Visionati analyzes videos by extracting frames at regular intervals and analyzing each frame as a separate image. This is frame-based analysis, not continuous video understanding.

  1. Videos are downloaded from the source URL or decoded from the uploaded file
  2. Frames are extracted at the specified capture_interval (default: every 1 second)
  3. Each frame is analyzed as a separate image using your selected backends and features
  4. Results are aggregated per frame in the response
SourceExamples
YouTubehttps://youtube.com/watch?v=..., https://youtu.be/...
Vimeohttps://vimeo.com/...
X (Twitter)https://x.com/.../status/...
Direct URLs.mp4, .webm, .mov, .mkv, .avi files

URLs have no file size limit. This is how you process longer videos: point the API at a YouTube or Vimeo link and control costs with max_frames.

You can also upload video files directly using the file parameter (base64 or data URI).
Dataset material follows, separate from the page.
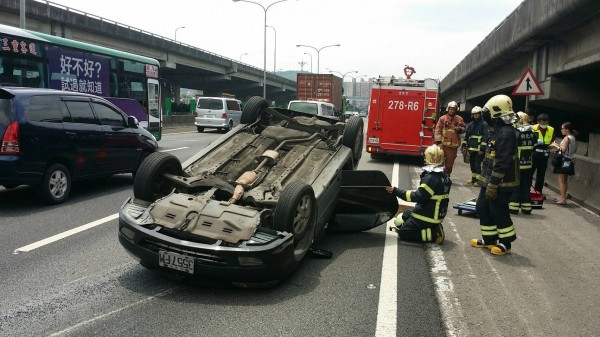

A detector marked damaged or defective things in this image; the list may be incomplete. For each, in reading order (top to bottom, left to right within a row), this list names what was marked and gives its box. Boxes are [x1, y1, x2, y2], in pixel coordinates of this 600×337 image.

overturned car [118, 96, 398, 284]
Supported formats: mp4, webm, mov, mkv, avi.

Uploaded files are limited to 20MB, so this is best suited for short clips. For longer videos, use a URL instead.

ParameterDefaultDescription
capture_interval1Seconds between frame captures
max_frames3Maximum frames to process. Set to 0 for no limit.

All video requests are processed asynchronously. The initial response includes a response_uri to poll for results. See Async Responses.

Each extracted frame is charged as a separate image. A 30-second video with capture_interval=1 and max_frames=3 would analyze 3 frames, each charged at the normal per-image rate.

See Credit System for how per-image costs are calculated.

The Content Analyzer accepts video uploads and URLs but extracts only 1 frame. For full control over capture_interval and max_frames, use the API directly.